Stated problem:
Reproduce the items below, swapping each occurrence of "wooden table" for "dining table" and leaving everything else unchanged.
:: Records for this exercise
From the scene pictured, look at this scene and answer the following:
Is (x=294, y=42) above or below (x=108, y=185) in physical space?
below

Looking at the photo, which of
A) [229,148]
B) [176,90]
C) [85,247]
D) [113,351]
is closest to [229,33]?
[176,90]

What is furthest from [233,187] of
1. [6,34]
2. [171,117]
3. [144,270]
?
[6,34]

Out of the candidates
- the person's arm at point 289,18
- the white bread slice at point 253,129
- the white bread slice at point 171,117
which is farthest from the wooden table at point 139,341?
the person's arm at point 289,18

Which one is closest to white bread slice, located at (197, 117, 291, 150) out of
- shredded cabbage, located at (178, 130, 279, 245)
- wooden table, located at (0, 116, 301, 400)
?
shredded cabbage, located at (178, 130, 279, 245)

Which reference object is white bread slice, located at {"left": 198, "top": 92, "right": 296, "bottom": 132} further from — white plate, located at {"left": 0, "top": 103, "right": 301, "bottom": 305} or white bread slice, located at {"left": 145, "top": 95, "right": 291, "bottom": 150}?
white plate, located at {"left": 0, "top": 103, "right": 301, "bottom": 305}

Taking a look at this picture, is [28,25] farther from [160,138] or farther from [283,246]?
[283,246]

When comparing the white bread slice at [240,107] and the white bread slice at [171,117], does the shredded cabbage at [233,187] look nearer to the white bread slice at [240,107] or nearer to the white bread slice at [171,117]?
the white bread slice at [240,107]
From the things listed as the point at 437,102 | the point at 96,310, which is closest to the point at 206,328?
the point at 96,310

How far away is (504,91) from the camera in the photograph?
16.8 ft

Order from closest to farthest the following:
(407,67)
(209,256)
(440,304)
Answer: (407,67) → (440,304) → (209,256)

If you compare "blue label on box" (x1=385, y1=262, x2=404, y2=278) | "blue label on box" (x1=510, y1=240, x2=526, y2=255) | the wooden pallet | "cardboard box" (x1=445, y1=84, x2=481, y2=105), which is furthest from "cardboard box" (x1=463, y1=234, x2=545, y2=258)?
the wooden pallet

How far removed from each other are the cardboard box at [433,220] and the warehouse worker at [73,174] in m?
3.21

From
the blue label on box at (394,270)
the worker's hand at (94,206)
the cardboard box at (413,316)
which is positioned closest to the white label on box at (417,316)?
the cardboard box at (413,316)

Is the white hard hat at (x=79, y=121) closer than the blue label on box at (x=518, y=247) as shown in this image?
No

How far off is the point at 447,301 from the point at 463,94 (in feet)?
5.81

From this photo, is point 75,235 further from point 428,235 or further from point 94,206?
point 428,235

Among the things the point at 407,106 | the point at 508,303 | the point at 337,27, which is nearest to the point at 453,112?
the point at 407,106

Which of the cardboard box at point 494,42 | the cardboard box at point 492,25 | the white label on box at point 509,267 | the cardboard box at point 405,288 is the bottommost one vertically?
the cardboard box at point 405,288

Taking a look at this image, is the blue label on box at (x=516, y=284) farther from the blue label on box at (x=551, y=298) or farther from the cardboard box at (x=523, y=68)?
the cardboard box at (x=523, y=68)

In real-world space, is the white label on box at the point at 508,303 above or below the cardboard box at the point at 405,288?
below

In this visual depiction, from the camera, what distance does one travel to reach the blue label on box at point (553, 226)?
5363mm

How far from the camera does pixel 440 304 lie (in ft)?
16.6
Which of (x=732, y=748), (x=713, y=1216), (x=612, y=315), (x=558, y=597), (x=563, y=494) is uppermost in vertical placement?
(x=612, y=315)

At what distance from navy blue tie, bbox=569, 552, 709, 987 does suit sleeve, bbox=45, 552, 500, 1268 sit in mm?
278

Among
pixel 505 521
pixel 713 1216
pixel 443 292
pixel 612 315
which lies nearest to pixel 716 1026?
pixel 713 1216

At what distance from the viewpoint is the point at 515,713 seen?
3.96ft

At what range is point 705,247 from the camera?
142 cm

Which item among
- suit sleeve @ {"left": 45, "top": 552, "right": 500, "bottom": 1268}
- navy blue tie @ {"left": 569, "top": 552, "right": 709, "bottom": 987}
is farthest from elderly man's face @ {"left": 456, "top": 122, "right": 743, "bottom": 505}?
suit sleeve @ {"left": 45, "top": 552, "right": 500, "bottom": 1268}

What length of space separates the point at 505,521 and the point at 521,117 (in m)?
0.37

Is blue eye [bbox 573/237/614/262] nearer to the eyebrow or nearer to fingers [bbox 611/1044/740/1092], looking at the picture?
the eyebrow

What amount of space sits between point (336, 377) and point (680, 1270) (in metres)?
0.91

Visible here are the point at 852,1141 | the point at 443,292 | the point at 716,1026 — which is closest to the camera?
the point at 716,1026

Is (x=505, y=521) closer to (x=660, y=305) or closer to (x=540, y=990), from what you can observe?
::::
Correct output:
From the scene pictured, look at this scene and answer the following:
Is (x=294, y=42) above or below (x=108, y=185) in physical space?
below

Looking at the photo, which of
A) [229,148]
B) [176,90]
C) [85,247]
D) [113,351]
is closest to [229,33]?
[176,90]

What is furthest from [233,187] of
1. [6,34]
2. [171,117]
3. [144,270]
?
[6,34]

Out of the candidates
- the person's arm at point 289,18
- the white bread slice at point 253,129
- the white bread slice at point 171,117
which is farthest from the dining table at point 139,341?
the person's arm at point 289,18

Which one is closest to white bread slice, located at (197, 117, 291, 150) out of
- shredded cabbage, located at (178, 130, 279, 245)
- dining table, located at (0, 116, 301, 400)
?
shredded cabbage, located at (178, 130, 279, 245)

Which reference object is white bread slice, located at {"left": 198, "top": 92, "right": 296, "bottom": 132} further from — white plate, located at {"left": 0, "top": 103, "right": 301, "bottom": 305} or white bread slice, located at {"left": 145, "top": 95, "right": 291, "bottom": 150}?
white plate, located at {"left": 0, "top": 103, "right": 301, "bottom": 305}

Taking a look at this picture, is [28,25] farther from [160,138] or farther from [283,246]?
[283,246]

When comparing the white bread slice at [240,107] and the white bread slice at [171,117], does the shredded cabbage at [233,187] look nearer to the white bread slice at [240,107] or nearer to the white bread slice at [171,117]?
the white bread slice at [240,107]
From the things listed as the point at 437,102 | the point at 96,310, which is closest to the point at 206,328?
the point at 96,310

How far away is (504,91) from the camera in the photograph?
16.8 ft

Order from closest to farthest the following:
(407,67)
(209,256)
(440,304)
Answer: (407,67) → (440,304) → (209,256)

If you compare "blue label on box" (x1=385, y1=262, x2=404, y2=278) | "blue label on box" (x1=510, y1=240, x2=526, y2=255) | the wooden pallet | "cardboard box" (x1=445, y1=84, x2=481, y2=105), which is furthest from "cardboard box" (x1=463, y1=234, x2=545, y2=258)?
the wooden pallet

How far removed from each other are the cardboard box at [433,220] and the warehouse worker at [73,174] in m?
3.21

From
the blue label on box at (394,270)
the worker's hand at (94,206)
the cardboard box at (413,316)
which is positioned closest to the white label on box at (417,316)?
the cardboard box at (413,316)

Is the white hard hat at (x=79, y=121) closer than the blue label on box at (x=518, y=247) as shown in this image?
No

How far off is the point at 447,301 from the point at 463,94 (in feet)?
5.81

From this photo, is point 75,235 further from point 428,235 or further from point 94,206?
point 428,235

Among the things the point at 407,106 | the point at 508,303 | the point at 337,27, which is nearest to the point at 453,112?
the point at 407,106

Which of the cardboard box at point 494,42 | the cardboard box at point 492,25 | the white label on box at point 509,267 | the cardboard box at point 405,288 is the bottommost one vertically?
the cardboard box at point 405,288

Taking a look at this image, is the blue label on box at (x=516, y=284) farther from the blue label on box at (x=551, y=298) or farther from the cardboard box at (x=523, y=68)?
the cardboard box at (x=523, y=68)

In real-world space, is the white label on box at the point at 508,303 above or below the cardboard box at the point at 405,288?
below

In this visual depiction, from the camera, what distance does one travel to reach the blue label on box at point (553, 226)?
5363mm

How far from the camera does pixel 440 304 lie (in ft)?
16.6
Which of (x=732, y=748), (x=713, y=1216), (x=612, y=315), (x=558, y=597), (x=563, y=494) is uppermost in vertical placement?
(x=612, y=315)

At what distance from navy blue tie, bbox=569, 552, 709, 987 does suit sleeve, bbox=45, 552, 500, 1268 sit in mm?
278

Among
pixel 505 521
pixel 713 1216
pixel 443 292
pixel 612 315
which lies nearest to pixel 716 1026?
pixel 713 1216

At what distance from the viewpoint is the point at 515,713 seen?
3.96ft

At what range is point 705,247 from the camera?
142 cm

Which item among
- suit sleeve @ {"left": 45, "top": 552, "right": 500, "bottom": 1268}
- navy blue tie @ {"left": 569, "top": 552, "right": 709, "bottom": 987}
is farthest from elderly man's face @ {"left": 456, "top": 122, "right": 743, "bottom": 505}?
suit sleeve @ {"left": 45, "top": 552, "right": 500, "bottom": 1268}

What length of space separates the point at 505,521 and the point at 521,117 (in m)?
0.37

Is blue eye [bbox 573/237/614/262] nearer to the eyebrow or nearer to fingers [bbox 611/1044/740/1092], looking at the picture?
the eyebrow

What amount of space sits between point (336, 377) and point (680, 1270) (in metres)?
0.91

Visible here are the point at 852,1141 | the point at 443,292 | the point at 716,1026 — which is closest to the camera?
the point at 716,1026

Is (x=505, y=521) closer to (x=660, y=305) or closer to (x=540, y=990), from what you can observe?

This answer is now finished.